The most well-known friendship in the Bible is between Jonathan and David. The Scriptures say that their hearts were “knit” together. Jonathan served David as well as warned him of dangers threatening both his throne and his life. They enjoyed a covenant of love that is extremely unique beyond the bond of a husband and wife. Jesus teaches us about friendship as well in John chapter 15. He says that his disciples were His friends and that they were to love one another sacrificially as Christ had loved them (John 15:13). This is done according to Christ by keeping His commandments (15:14). Notice in these verses that it is Jesus, the Lord of life, who authoritatively commands His disciples.
In our friendships, we must not act as lords over one another, commanding things beyond what Jesus requires. Christian friendship is a beautiful thing, but who we decide to covenant a friendship with is still a matter of Christian liberty. Therefore, if you are in a loving Christian friendship, treat it as a gift meant for mutual edification, reflecting the glory of Christ. We should never seek to control our friends to perform in a way that pleases us, but honor the friendships that we share by speaking words of kindness, being faithful to our commitments, and above all, pointing one another to Jesus when we sin. Jesus was a faithful friend who laid down His life for all of His disciples.
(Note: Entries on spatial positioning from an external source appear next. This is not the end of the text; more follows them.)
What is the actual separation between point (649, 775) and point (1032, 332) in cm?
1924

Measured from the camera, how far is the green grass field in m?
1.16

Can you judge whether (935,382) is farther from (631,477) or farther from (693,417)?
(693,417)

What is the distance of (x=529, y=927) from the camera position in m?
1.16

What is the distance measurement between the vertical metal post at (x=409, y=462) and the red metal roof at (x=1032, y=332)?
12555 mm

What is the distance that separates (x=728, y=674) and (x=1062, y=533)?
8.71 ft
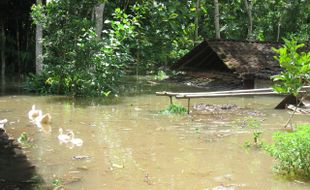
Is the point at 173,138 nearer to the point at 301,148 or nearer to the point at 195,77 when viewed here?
the point at 301,148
He doesn’t require us to be perfect friends, but we should follow his example by loving our friends when they fail to meet our expectations of them.
We must constantly examine our own motives for why we obey God and why we desire others to obey God. Jesus’ death didn’t just accomplish justification (being made right with God) but also the promise of sanctification (being made like Jesus internally and externally). We are called to flee from all traces of sin and legalism as a dangerous foe, and yet, Jesus has removed the law covenant as a means of life and approval for all who have faith in Him. We need not fear the condemnation of legalism in any sense for we are so freely forgiven. We should seek to obey and call others to obey God from the grounds of Christ who is Himself the gospel. Thanks be to God that He no longer requires works of the law for life for those who have put their faith in His Son. All glory be to Christ!